Jump to content


Photo

Unexpected Outage due to Stuck Process - All servers

Resolved

  • Please log in to reply
21 replies to this topic

#1 MikeDVB

MikeDVB

    Forum Administrator

  • Staff Administrator
  • PipPipPipPipPip
  • 2,900 posts
  • Gender:Male
  • Location:Central Indiana, USA

Posted 13 December 2012 - 04:55 PM

Today we were doing some network maintenance, and in the process we were identifying our private networking ports on our servers to ensure that we didn't mistakenly change the wrong thing, better to be sure than sorry. In this process we ran a tool called "ethtool" to identify the networking ports (causes them to flash to identify) and when we ran this tool, which we've run hundreds if not thousands of times before, the process got stuck on all servers and caused load to skyrocket to a point that we could no longer access them.

We could immediately reset each server to bring it back online, but doing so risks data corruption and lengthy file system repairs (2 to 8 hours) so, instead, we're going to be logging into each server locally and killing the stuck processes manually.

It will take longer than a reset, but doesn't incur the same risk of corruption and lengthy file system repairs.

It's really an odd issue to have, the servers are 'online' in that they're powered up, operating, and have networking - they're just too busy with this stuck process to do anything else.

We'll update this thread as we have more information.
  • 0
Michael Denney - MDDHosting LLC - Providing Hosting since 2007
Scalable shared hosting plans in the cloud! Check them out!
Highly Available Cloud Shared, Reseller, and VPS
http://www.mddhosting.com/

#2 Scott

Scott

    MDDHosting Staff

  • Staff Administrator
  • PipPipPipPip
  • 421 posts
  • Gender:Male

Posted 13 December 2012 - 05:10 PM

All services should be returning to normal as the servers catch up.
  • 0
Scott S - MDDHosting LLC - Providing Hosting since 2007
Scalable shared hosting plans in the cloud! Check them out!
Highly Available Cloud Shared, Reseller, and VPS
http://www.mddhosting.com/

#3 MikeDVB

MikeDVB

    Forum Administrator

  • Staff Administrator
  • PipPipPipPipPip
  • 2,900 posts
  • Gender:Male
  • Location:Central Indiana, USA

Posted 13 December 2012 - 05:14 PM

Echo is requiring a file system check, it's the only server we were not able to get unlocked without a reset. The rest, the loads are stabilizing and things are returning to normal.
  • 0
Michael Denney - MDDHosting LLC - Providing Hosting since 2007
Scalable shared hosting plans in the cloud! Check them out!
Highly Available Cloud Shared, Reseller, and VPS
http://www.mddhosting.com/

#4 cvos

cvos

    Newbie

  • Members
  • Pip
  • 20 posts
  • Gender:Not Telling

Posted 13 December 2012 - 05:18 PM

how long will this take?

━━━━

Your task:
Can you repeat the outage thread word for word, starting at "Posted 13 December 2012 - 04:55" and ending at "stuck processes manually."? The material has no connection to the outage thread.

Record set:
━━━━

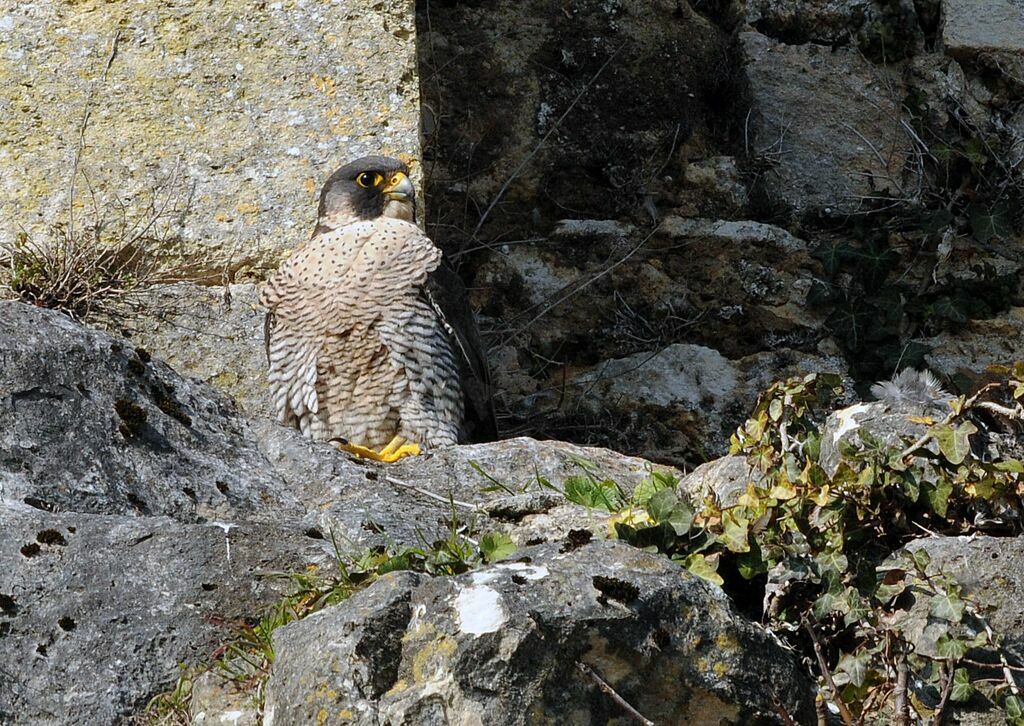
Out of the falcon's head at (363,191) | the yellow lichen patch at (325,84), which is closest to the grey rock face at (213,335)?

━━━━

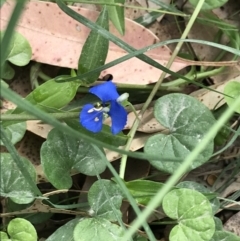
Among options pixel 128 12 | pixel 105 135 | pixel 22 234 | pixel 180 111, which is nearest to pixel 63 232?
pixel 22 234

━━━━

Response:
Posted 13 December 2012 - 04:55 PM

Today we were doing some network maintenance, and in the process we were identifying our private networking ports on our servers to ensure that we didn't mistakenly change the wrong thing, better to be sure than sorry. In this process we ran a tool called "ethtool" to identify the networking ports (causes them to flash to identify) and when we ran this tool, which we've run hundreds if not thousands of times before, the process got stuck on all servers and caused load to skyrocket to a point that we could no longer access them.

We could immediately reset each server to bring it back online, but doing so risks data corruption and lengthy file system repairs (2 to 8 hours) so, instead, we're going to be logging into each server locally and killing the stuck processes manually.